## SET PROBLEM A
The article below on balancing jet engine rotors names companies that make balancing machines and analyzers often used in aerospace. List every one of them.
## SET PROBLEM B
Carry on the article on aero engine rotor balancing that appears below, starting right after its last sentence.

## EXTRACTED TEXT
****************************************
Balancing the myriad rotating parts in a modern commercial aero engine during assembly or reassembly is a tricky business — but it is an absolutely vital one. Depending on the rotor in question, fans, compressor stages, turbine stages, spools and gear shafts in commercial turbine engines may rotate at maximum rates of anywhere from 3,400 rpm to 25,000 rpm. Even the tiniest imbalance between a component’s actual axis of rotation and the axis round which it was designed to rotate can cause severe vibration, performance degradation and damage to the entire engine.
In the initial balancing of a jet engine rotor, there are essentially two ways to correct an imbalance. In some rotor designs, there are designated areas where material can be removed from the rotor to correct the imbalance. The other option is for the operator to add weight. Weights can be either bolted or riveted on the rotor.
While dozens of companies worldwide make balancing machines, only a handful — among them CEMB, MTI Instruments, Schenck Rotec, Hofmann Group and American Hofmann — make balancing machines and analysers commonly used for aerospace applications, according to George Allen, vice president of balancing products and services for Vibration Solutions North (VSN) and chairman of engineering trade association SAE International’s committee on balancing.
Marco Biffi, commercial director of CEMB’s Industrial division, says that in jet engines balancing is performed for each individual rotor, in order to reduce as far as possible the vibration on each component and so minimise vibration of the whole assembly. Firstly, special software is used to optimally position the blades on a fan or compressor hub, taking into account each blade’s weight and centre of gravity, in order to minimise the mechanical intervention necessary to reduce the imbalance. CEMB uses special multi-axis component software with an analysis which splits the total imbalance of an entire assembly into as many as 12 planes. This allows the balancing of each individual stage in multiple axes, not just two.
Since, for most compressor and turbine stages, blades are individually mounted on a hub, the technicians balancing each stage of a new-build or re-built engine must take into account the seating of every individual blade. Mountings are usually machined to an accuracy of within about one-hundredth of an inch (but are often machined less accurately), whereas nowadays the balance tolerance between a turbine stage’s design axis of rotation and its actual axis of rotation can be as little as one one-hundred-thousandth of an inch.
To achieve the remarkable operating efficiencies they are designed to produce, the latest generation of commercial aero engines, along with the new engines now being tested or still being designed, require rotor balance tolerances which were unheard of a decade or so ago. “I think the biggest challenge the gas turbine/turboprop industry has with balance is everything they are trying to do requires tighter and tighter balance tolerances,” says Allen. “The engine spins faster, it’s lighter and the balancing tolerances are orders of magnitude tighter than for traditional engines.”
****************************************
## RECORD EXTRACTS

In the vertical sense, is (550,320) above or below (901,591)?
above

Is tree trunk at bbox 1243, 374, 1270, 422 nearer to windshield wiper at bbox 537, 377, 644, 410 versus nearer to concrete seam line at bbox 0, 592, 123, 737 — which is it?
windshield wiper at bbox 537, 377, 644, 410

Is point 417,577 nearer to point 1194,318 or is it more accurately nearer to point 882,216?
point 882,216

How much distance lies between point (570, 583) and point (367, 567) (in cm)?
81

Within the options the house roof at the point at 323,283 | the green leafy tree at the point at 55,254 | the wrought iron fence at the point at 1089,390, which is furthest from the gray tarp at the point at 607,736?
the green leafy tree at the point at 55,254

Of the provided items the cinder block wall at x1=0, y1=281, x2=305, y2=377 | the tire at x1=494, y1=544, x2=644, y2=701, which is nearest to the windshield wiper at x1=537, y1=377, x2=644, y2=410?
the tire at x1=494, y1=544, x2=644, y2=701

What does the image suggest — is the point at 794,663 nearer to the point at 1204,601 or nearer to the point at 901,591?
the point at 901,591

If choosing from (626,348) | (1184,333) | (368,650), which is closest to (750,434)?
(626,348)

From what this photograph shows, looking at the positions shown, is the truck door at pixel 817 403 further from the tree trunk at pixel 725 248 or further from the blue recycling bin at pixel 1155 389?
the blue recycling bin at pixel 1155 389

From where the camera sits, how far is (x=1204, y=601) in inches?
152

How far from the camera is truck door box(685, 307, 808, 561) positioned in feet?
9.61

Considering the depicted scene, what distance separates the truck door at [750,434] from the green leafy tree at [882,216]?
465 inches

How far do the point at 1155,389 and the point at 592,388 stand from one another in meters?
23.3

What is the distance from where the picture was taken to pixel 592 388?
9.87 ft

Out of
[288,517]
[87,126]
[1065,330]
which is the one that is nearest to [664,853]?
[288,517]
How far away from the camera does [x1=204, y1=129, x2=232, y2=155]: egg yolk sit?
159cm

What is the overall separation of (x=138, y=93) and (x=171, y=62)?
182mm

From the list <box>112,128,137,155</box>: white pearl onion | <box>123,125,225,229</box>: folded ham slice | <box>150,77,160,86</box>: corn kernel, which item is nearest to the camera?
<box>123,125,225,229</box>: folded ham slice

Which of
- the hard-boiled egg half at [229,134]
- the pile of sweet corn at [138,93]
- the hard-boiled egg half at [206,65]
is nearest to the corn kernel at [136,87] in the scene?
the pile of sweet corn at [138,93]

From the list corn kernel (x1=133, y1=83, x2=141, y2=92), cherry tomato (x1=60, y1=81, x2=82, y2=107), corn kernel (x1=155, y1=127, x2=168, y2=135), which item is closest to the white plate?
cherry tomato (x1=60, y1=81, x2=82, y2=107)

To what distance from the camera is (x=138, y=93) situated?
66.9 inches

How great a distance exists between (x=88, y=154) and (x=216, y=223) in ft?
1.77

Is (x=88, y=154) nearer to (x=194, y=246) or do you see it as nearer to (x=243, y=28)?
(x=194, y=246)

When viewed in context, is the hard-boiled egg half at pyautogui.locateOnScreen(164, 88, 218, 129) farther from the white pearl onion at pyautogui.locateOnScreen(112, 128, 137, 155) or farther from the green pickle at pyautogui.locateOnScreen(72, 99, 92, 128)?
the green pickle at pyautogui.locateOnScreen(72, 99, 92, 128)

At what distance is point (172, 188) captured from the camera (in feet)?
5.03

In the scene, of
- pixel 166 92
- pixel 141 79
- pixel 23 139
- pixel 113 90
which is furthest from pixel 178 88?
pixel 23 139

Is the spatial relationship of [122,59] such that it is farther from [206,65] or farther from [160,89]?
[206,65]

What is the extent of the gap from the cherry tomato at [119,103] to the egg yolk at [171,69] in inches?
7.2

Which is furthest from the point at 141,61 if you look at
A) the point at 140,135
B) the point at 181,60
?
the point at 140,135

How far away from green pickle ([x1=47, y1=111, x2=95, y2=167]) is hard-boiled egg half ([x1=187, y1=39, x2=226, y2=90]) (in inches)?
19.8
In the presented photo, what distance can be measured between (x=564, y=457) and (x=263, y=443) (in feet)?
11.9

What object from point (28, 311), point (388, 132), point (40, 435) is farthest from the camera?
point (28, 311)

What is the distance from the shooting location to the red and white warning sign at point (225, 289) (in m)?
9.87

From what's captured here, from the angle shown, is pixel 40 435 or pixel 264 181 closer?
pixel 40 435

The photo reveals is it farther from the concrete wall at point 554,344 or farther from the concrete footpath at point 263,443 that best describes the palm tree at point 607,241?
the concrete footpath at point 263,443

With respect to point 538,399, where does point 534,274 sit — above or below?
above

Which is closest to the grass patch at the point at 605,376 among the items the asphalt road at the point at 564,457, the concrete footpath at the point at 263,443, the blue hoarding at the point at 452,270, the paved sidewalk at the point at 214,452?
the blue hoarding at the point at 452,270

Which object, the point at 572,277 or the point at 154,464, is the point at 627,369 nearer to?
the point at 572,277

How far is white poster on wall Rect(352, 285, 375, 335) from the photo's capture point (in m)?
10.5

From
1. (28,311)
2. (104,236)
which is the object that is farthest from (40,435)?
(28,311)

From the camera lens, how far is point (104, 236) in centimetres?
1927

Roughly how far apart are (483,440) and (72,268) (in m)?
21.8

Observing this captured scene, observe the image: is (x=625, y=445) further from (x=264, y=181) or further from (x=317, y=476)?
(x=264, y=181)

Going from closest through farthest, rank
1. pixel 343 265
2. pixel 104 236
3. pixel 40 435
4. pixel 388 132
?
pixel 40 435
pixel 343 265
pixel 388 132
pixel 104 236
****************************************
## EXERCISE RESULT A
CEMB, MTI Instruments, Schenck Rotec, Hofmann Group, American Hofmann

## EXERCISE RESULT B
Another complication is that, because manufacturers are designing the rotating parts of their engines to be lighter and to spin faster, the shafts and rotors of such engines may actually be designed to bend when at rest and become straight when rotating at speed. This, together with the fact that blades in modern engines feature complex shapes in three dimensions to maximise the airflow they produce, increases the complexity of the balancing task and requires application of advanced dynamic calibration and analysis techniques.
Balancing tolerances get tighter
Nowadays, the required balance tolerance for each individual engine stage is often to within much less than one ten-thousandth of an inch of its design axis. Sizeable rotors in the newest engines are now requiring balance tolerances as low as one one-hundred-thousandth of an inch. For a 100lb rotor, this equates to a balance tolerance of 0.16 ounce-inches (the ounce-inch being the standard unit of moment weight used by the balancing industry).
However, traditional tooling used to fixture rotating parts to balancing machines — even tooling made by the balancing machine manufacturers themselves — is often not capable of fixturing jet engine rotors accurately enough during repeated runs ever to allow the technician to obtain repeatable measurements and analysis from the balancing machine.
Accordingly, balancing is often a matter of the technician performing enough balancing-machine runs (20 or 30, say) to obtain one which provides a measurement within an acceptable balance tolerance. However, this measurement may not actually be correct, because the tooling might not have positioned the rotor accurately enough on the balancing machine. “Small amounts of balance can make big differences in the axis [of rotation],” says Allen. “Small errors quickly add up to big assembly errors.”
Balancing has to occur not only upon initial assembly of an engine but also every time the engine is rebuilt after maintenance, repair and overhaul (MRO) work. “Balancing represents a huge portion of the time [involved] in the overall assembly of an engine,” says Allen. He says that, once, the general manager of one turbofan engine which was being developed for production told him that 80 per cent of the entire development delay bottleneck the engine had incurred — a matter of weeks — resulted from the time the company needed to balance the engine’s components adequately.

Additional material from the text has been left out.